** Begin Provided text **

Lessons from ‘next-level’ cities:
- Pursue the good urban life: What next-level cities do is driven by what this paper terms the ‘civic imperative’, seeking to answer the question: ‘what is the good urban life?’
- Combine idealism with objective analysis: Next-level cities look objectively at what they inherit and where they want to go next. When they try something new, they pilot it at a meaningful scale.
- Work across professional divides: Individual initiatives are seen as contributing to this broad goal, and it’s the place-makers who are in charge rather than the engineers.
- Learn by doing: Forward-thinking cities are in a virtuous circle of trying, doing, learning and failing better
Advice to government:
- Shift the policy focus on car electrification to tackling residential charging challenges.
- Establish a dedicated ‘future suburbs’ funding stream for piloting innovative approaches at a meaningful scale
- Co-ordinate action on planning processes, engineering standards and co-procurement to cut the cost and speed up implementation of new light rail schemes.
- Shift the balance of national funding from building new highways to greening and reducing flood risk.

** End Provided text **

◆ Short task a
In the text on next-level cities, who is in charge rather than the engineers?

** Begin Data extract **

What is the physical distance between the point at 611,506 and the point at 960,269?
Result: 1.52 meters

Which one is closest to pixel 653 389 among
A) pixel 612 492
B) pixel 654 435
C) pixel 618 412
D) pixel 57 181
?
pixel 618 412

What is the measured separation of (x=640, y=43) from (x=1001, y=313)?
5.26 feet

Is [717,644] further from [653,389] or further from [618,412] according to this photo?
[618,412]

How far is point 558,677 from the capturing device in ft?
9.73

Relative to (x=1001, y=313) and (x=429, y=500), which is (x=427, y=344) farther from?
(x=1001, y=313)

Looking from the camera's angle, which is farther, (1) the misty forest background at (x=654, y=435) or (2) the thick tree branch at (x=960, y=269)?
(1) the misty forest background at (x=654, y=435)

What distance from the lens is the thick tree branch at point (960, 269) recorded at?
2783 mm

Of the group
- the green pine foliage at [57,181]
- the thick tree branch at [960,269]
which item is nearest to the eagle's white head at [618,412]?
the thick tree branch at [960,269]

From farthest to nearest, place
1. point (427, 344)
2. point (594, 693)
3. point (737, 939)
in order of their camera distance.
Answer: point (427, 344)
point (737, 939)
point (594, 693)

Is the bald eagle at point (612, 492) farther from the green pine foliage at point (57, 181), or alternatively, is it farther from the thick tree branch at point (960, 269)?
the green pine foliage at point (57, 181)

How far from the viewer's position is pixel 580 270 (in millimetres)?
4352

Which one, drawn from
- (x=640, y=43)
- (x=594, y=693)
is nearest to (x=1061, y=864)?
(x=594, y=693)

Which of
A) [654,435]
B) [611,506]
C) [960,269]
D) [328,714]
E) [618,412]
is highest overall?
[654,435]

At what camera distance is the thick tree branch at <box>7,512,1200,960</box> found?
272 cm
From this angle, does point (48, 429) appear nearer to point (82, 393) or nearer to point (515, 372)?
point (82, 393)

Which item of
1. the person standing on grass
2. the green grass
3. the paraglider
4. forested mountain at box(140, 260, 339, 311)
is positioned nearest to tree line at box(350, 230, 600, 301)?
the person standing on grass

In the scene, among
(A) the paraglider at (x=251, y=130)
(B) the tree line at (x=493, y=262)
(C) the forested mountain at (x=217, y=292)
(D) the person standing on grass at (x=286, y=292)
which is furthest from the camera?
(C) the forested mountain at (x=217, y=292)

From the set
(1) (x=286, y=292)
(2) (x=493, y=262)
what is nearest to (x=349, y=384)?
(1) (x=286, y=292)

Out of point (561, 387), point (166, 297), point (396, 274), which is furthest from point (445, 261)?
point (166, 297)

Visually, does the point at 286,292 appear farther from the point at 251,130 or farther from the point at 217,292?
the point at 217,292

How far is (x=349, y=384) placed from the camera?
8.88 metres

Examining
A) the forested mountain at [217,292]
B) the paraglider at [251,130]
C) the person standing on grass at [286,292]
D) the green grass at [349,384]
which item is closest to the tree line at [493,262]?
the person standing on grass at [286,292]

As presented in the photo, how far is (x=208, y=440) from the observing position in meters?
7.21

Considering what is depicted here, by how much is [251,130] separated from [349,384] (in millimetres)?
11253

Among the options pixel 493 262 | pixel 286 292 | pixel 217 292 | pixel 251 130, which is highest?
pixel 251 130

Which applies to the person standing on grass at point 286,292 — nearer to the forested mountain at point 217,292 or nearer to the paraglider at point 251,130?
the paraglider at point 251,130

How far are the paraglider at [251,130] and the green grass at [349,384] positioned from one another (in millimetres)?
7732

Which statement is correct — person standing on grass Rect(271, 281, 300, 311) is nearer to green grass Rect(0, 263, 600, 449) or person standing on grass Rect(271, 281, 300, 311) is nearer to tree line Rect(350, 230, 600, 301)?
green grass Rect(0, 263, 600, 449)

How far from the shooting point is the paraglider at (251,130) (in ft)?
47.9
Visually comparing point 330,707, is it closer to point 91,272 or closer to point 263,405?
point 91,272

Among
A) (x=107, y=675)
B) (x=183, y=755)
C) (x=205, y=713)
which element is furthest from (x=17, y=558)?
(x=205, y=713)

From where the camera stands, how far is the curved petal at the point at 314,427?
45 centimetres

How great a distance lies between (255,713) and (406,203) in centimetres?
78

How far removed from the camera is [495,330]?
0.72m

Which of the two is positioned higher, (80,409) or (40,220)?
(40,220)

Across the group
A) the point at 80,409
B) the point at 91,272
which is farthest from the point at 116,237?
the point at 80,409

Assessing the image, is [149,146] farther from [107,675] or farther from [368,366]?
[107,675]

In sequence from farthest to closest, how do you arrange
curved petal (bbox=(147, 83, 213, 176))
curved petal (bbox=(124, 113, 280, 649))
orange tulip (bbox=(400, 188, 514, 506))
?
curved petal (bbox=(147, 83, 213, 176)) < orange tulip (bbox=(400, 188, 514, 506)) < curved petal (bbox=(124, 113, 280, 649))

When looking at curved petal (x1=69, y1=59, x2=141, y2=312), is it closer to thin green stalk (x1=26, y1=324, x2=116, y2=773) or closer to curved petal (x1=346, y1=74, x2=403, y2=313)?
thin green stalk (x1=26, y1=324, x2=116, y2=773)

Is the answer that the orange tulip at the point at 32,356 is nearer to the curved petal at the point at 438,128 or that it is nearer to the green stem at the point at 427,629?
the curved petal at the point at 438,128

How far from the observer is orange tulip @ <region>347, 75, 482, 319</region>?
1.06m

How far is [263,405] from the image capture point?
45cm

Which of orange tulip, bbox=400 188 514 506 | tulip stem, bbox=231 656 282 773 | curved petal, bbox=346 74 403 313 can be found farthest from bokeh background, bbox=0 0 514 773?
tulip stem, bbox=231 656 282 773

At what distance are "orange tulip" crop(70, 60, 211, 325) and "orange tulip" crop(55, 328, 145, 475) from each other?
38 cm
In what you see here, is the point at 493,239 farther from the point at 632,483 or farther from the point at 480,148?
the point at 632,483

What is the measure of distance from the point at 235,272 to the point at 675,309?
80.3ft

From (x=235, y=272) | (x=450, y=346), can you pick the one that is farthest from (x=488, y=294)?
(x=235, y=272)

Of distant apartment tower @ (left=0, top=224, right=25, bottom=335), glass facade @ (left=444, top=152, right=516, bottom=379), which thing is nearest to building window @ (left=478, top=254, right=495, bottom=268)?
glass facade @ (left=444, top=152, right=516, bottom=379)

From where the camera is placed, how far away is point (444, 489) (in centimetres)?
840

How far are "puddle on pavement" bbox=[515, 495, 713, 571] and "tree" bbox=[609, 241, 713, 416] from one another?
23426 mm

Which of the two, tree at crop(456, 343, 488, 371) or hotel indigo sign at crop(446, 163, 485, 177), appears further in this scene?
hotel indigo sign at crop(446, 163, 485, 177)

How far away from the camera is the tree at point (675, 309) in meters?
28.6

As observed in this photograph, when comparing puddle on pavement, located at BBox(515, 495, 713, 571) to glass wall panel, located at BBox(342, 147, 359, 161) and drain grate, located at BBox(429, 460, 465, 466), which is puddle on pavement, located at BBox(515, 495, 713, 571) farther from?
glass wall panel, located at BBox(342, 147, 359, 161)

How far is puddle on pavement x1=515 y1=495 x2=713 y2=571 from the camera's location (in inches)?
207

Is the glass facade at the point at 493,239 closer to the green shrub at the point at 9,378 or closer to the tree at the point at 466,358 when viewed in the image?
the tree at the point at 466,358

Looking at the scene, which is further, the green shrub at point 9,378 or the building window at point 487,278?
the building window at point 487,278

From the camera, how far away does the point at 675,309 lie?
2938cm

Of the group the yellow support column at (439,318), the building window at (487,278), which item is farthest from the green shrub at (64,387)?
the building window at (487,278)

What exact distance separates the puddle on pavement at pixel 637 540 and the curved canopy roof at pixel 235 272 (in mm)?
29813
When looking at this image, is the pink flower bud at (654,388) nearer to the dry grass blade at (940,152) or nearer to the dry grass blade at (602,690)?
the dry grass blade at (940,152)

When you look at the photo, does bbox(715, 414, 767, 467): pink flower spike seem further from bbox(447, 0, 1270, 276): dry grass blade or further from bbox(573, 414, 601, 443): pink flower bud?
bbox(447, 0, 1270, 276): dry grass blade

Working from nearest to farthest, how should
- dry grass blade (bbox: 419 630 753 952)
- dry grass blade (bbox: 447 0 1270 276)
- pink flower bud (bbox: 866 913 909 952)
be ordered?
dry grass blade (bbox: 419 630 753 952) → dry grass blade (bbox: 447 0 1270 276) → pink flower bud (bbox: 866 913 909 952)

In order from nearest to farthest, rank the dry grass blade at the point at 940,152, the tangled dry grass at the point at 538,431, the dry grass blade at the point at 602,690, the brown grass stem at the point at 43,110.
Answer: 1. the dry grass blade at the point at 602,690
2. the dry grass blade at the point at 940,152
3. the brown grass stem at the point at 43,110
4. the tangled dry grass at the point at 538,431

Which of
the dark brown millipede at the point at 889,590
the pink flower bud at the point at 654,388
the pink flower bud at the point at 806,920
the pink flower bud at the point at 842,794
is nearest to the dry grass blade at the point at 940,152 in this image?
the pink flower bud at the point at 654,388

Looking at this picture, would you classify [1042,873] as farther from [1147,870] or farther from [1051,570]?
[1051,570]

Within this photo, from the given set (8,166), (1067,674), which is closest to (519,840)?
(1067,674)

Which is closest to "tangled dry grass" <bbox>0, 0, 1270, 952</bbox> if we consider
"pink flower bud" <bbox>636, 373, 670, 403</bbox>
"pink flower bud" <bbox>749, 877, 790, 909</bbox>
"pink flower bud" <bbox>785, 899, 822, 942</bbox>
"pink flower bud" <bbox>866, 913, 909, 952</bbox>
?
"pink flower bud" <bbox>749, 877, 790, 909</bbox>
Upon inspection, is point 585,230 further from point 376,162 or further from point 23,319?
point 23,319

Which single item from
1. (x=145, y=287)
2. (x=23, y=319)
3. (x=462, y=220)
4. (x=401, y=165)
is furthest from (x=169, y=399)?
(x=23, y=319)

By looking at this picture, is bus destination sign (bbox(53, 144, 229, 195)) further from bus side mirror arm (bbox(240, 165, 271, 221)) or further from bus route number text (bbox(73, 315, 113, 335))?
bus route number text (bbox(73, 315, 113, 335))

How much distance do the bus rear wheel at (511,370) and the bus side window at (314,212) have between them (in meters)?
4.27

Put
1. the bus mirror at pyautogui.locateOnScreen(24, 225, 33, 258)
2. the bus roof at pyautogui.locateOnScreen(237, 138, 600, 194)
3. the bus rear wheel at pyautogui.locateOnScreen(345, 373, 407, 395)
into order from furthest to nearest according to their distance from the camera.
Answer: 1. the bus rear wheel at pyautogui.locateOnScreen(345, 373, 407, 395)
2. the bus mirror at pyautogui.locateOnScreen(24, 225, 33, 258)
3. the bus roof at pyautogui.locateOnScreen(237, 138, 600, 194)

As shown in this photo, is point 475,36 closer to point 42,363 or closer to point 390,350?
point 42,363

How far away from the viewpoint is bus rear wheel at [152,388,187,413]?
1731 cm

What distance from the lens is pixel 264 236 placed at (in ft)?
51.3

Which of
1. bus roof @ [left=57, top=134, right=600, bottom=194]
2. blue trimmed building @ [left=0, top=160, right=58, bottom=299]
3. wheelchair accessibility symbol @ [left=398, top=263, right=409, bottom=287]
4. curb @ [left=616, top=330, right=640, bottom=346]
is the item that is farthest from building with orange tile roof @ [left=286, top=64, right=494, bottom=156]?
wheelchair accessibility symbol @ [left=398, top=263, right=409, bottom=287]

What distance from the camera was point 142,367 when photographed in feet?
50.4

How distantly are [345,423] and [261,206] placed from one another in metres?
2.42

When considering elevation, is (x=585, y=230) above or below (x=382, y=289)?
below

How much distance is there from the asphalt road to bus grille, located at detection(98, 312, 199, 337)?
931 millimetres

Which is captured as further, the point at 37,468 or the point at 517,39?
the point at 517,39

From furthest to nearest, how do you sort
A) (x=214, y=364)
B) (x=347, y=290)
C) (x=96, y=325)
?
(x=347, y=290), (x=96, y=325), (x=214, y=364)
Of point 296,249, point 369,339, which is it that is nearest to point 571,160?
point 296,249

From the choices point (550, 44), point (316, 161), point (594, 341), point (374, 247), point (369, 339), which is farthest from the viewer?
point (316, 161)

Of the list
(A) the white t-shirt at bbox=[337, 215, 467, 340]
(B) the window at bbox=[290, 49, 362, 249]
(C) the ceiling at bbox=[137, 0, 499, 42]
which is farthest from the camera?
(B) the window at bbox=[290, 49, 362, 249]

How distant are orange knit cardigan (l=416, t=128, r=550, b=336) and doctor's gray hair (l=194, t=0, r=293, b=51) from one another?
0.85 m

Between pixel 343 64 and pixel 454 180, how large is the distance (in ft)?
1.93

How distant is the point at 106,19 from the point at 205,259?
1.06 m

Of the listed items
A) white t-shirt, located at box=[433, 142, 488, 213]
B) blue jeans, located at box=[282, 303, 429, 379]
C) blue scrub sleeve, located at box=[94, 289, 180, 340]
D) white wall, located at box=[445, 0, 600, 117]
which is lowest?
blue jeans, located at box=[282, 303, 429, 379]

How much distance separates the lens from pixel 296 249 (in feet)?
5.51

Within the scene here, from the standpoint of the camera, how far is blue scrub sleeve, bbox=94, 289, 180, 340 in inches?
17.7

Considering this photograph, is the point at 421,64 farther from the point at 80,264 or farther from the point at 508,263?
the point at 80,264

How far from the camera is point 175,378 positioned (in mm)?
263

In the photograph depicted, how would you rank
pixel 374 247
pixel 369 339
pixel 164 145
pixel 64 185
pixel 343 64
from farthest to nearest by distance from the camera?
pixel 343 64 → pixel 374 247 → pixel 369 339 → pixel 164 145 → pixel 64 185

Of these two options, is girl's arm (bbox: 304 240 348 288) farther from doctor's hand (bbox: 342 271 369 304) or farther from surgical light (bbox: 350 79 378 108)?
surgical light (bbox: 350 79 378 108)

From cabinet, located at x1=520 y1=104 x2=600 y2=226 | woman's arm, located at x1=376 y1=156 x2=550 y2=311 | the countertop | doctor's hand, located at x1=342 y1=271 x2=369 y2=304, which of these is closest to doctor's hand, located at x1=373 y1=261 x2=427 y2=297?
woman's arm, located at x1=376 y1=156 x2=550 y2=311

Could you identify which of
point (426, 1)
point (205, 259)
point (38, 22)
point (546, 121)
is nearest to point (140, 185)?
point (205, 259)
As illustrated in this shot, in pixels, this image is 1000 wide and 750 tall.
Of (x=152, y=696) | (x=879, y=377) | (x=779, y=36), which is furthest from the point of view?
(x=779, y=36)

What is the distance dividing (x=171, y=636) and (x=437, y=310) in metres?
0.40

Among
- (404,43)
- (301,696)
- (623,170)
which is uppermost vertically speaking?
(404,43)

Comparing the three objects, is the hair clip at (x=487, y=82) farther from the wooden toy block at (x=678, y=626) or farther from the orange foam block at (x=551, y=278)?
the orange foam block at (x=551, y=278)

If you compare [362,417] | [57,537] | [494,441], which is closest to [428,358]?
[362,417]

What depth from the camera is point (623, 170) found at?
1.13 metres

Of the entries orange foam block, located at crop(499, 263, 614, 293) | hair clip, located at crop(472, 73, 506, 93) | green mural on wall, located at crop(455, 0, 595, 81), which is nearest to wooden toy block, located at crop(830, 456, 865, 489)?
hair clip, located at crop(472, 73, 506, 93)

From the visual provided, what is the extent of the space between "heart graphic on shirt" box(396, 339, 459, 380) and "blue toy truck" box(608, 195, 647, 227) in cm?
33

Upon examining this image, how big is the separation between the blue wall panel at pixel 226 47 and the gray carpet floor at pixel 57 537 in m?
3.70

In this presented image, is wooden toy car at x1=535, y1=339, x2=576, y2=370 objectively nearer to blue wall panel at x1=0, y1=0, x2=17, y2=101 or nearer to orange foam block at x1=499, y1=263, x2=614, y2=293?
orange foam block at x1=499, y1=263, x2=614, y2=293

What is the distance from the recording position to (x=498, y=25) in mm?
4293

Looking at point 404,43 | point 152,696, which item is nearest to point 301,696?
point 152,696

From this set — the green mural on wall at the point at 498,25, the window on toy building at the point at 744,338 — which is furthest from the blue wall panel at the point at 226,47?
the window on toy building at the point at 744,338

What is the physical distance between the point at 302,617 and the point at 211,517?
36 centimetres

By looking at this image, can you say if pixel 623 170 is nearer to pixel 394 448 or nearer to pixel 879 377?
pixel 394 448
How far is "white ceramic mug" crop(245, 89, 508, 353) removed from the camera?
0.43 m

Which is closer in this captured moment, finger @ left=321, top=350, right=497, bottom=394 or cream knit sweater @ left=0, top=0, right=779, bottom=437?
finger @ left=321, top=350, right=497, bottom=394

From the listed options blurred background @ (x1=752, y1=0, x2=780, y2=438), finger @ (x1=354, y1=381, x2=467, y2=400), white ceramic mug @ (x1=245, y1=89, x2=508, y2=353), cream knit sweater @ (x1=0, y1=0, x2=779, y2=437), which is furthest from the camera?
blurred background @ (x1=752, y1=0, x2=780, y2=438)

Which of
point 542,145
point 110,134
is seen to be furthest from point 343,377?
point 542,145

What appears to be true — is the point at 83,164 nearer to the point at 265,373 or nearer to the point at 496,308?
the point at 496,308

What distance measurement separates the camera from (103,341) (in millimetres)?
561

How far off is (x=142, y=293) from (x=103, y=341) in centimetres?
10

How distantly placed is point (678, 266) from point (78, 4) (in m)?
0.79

** End Data extract **

◆ Short task b
Please pull out every line of the records that contains the string "rank", matching case exactly.

◆ Exercise answer a
The place-makers.

◆ Exercise answer b
In order from nearest to farthest, rank the dry grass blade at the point at 940,152, the tangled dry grass at the point at 538,431, the dry grass blade at the point at 602,690, the brown grass stem at the point at 43,110.
In the photograph depicted, how would you rank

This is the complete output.